• EXERCISE
Repeat every line exactly, keeping the pictures out of the copy.

• ENTRIES PROVIDED
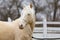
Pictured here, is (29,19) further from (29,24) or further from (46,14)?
(46,14)

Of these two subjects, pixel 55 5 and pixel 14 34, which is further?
pixel 55 5

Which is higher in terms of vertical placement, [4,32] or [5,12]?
[5,12]

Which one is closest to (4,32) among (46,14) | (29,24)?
(29,24)

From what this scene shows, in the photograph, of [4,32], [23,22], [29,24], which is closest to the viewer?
[23,22]

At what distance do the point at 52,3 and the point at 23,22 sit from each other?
542 cm

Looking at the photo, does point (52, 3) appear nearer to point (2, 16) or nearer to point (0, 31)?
point (2, 16)

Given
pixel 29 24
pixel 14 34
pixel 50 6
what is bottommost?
pixel 14 34

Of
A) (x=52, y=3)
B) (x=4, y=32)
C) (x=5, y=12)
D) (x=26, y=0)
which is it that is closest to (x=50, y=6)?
(x=52, y=3)

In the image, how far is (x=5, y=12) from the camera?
22.9ft

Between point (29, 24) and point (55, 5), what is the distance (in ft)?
17.6

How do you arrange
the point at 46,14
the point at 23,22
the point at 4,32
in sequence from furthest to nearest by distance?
1. the point at 46,14
2. the point at 4,32
3. the point at 23,22

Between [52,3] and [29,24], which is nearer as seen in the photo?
[29,24]

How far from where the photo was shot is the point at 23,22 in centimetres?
176

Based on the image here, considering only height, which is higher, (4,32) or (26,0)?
(26,0)
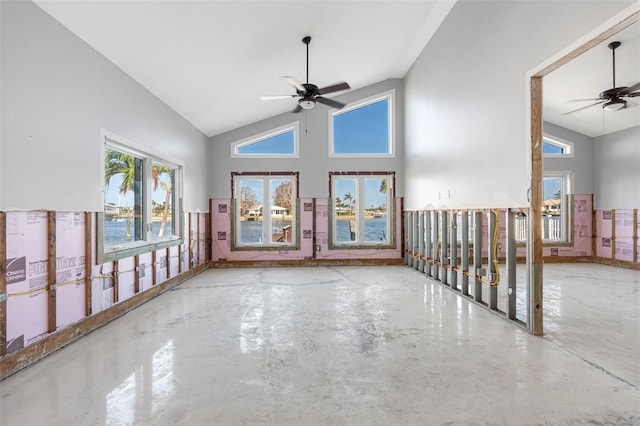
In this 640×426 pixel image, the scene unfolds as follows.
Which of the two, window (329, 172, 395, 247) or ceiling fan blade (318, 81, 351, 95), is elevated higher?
ceiling fan blade (318, 81, 351, 95)

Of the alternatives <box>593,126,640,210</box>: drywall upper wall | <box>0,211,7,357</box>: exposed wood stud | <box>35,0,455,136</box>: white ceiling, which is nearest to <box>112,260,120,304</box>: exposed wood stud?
<box>0,211,7,357</box>: exposed wood stud

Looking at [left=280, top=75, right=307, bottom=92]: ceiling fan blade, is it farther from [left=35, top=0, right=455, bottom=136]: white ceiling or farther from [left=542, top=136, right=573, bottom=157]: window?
[left=542, top=136, right=573, bottom=157]: window

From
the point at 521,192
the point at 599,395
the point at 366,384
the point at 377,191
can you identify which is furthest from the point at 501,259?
the point at 366,384

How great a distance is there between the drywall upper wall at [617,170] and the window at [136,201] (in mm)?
10148

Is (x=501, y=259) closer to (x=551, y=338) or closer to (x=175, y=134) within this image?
(x=551, y=338)

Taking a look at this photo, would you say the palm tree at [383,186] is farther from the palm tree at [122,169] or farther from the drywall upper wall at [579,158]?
the palm tree at [122,169]

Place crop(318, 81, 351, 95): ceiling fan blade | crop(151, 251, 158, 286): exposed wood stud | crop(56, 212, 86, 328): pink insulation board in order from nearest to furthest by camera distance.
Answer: crop(56, 212, 86, 328): pink insulation board
crop(318, 81, 351, 95): ceiling fan blade
crop(151, 251, 158, 286): exposed wood stud

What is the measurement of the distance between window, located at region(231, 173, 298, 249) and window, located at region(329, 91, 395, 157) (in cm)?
146

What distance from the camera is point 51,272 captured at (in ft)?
9.74

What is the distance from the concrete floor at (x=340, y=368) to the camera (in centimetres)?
198

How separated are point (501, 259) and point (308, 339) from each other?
20.6ft

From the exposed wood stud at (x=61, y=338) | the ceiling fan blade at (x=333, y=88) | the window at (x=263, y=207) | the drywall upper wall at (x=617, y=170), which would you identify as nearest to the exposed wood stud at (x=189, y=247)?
the window at (x=263, y=207)

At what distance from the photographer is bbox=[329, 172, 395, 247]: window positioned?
26.1 ft

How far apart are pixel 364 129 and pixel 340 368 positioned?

• ANSWER TO THE TASK
Pictured here, is (29,19) further from (29,24) or further from (46,14)?
(46,14)

Of these two subjects, pixel 55 5 and pixel 14 34, which is further?
pixel 55 5

Which is higher in terms of vertical placement, [4,32] or [5,12]?
[5,12]

Which one is closest to (4,32) among (46,14) | (29,24)?
(29,24)

From what this scene shows, in the photograph, of [4,32], [23,22], [29,24], which is closest to the viewer?
[23,22]

At what distance do the point at 52,3 and the point at 23,22 sit from each other?
542 cm

Looking at the photo, does point (52, 3) appear nearer to point (2, 16) or nearer to point (0, 31)?
point (2, 16)

Given
pixel 29 24
pixel 14 34
pixel 50 6
what is bottommost?
pixel 14 34

Of
A) (x=52, y=3)
B) (x=4, y=32)
C) (x=5, y=12)
D) (x=26, y=0)
which is it that is closest to (x=50, y=6)?
(x=52, y=3)

In the image, how far is (x=5, y=12) from the camera?
22.9ft

Between point (29, 24) and point (55, 5), what is the distance (in ft)?
17.6

How do you arrange
the point at 46,14
the point at 23,22
the point at 4,32
in sequence from furthest to nearest by distance?
1. the point at 46,14
2. the point at 4,32
3. the point at 23,22

Between [52,3] and [29,24], which is nearer as seen in the photo?
[29,24]

How far from where the photo was shot is the point at 23,22 in centimetres?
176

Based on the image here, considering only height, which is higher, (4,32) or (26,0)?
(26,0)
In this 640×426 pixel image, the scene unfolds as follows.
Which of the two, window (329, 172, 395, 247) or ceiling fan blade (318, 81, 351, 95), is elevated higher?
ceiling fan blade (318, 81, 351, 95)

Of the alternatives <box>593,126,640,210</box>: drywall upper wall | <box>0,211,7,357</box>: exposed wood stud | <box>35,0,455,136</box>: white ceiling, which is nearest to <box>112,260,120,304</box>: exposed wood stud?
<box>0,211,7,357</box>: exposed wood stud

Looking at [left=280, top=75, right=307, bottom=92]: ceiling fan blade, is it farther from [left=35, top=0, right=455, bottom=136]: white ceiling or farther from [left=542, top=136, right=573, bottom=157]: window?
[left=542, top=136, right=573, bottom=157]: window

From
the point at 521,192
the point at 599,395
the point at 366,384
the point at 377,191
can you identify which is furthest from the point at 501,259?
the point at 366,384

How great a distance is there between the drywall upper wall at [617,170] and the window at [136,201] (in mm)?
10148

Is (x=501, y=259) closer to (x=551, y=338) or closer to (x=175, y=134) within this image?
(x=551, y=338)

Taking a look at this photo, would you say the palm tree at [383,186] is farther from the palm tree at [122,169] or farther from the drywall upper wall at [579,158]?
the palm tree at [122,169]

Place crop(318, 81, 351, 95): ceiling fan blade | crop(151, 251, 158, 286): exposed wood stud | crop(56, 212, 86, 328): pink insulation board in order from nearest to furthest by camera distance.
Answer: crop(56, 212, 86, 328): pink insulation board
crop(318, 81, 351, 95): ceiling fan blade
crop(151, 251, 158, 286): exposed wood stud

What is the measurement of the distance between window, located at region(231, 173, 298, 249) and window, located at region(329, 91, 395, 157) (in cm)?
146

What distance from the camera is point 51,272 captured at (in ft)?
9.74

What is the distance from the concrete floor at (x=340, y=368) to the camera (in centimetres)?
198

How separated are point (501, 259) and point (308, 339) from each other?
20.6ft

From the exposed wood stud at (x=61, y=338) | the ceiling fan blade at (x=333, y=88) | the window at (x=263, y=207) | the drywall upper wall at (x=617, y=170), which would you identify as nearest to the exposed wood stud at (x=189, y=247)?
the window at (x=263, y=207)

At what distance from the photographer is bbox=[329, 172, 395, 247]: window positioned?
26.1 ft

How far apart are pixel 364 129 and pixel 340 368 positioned?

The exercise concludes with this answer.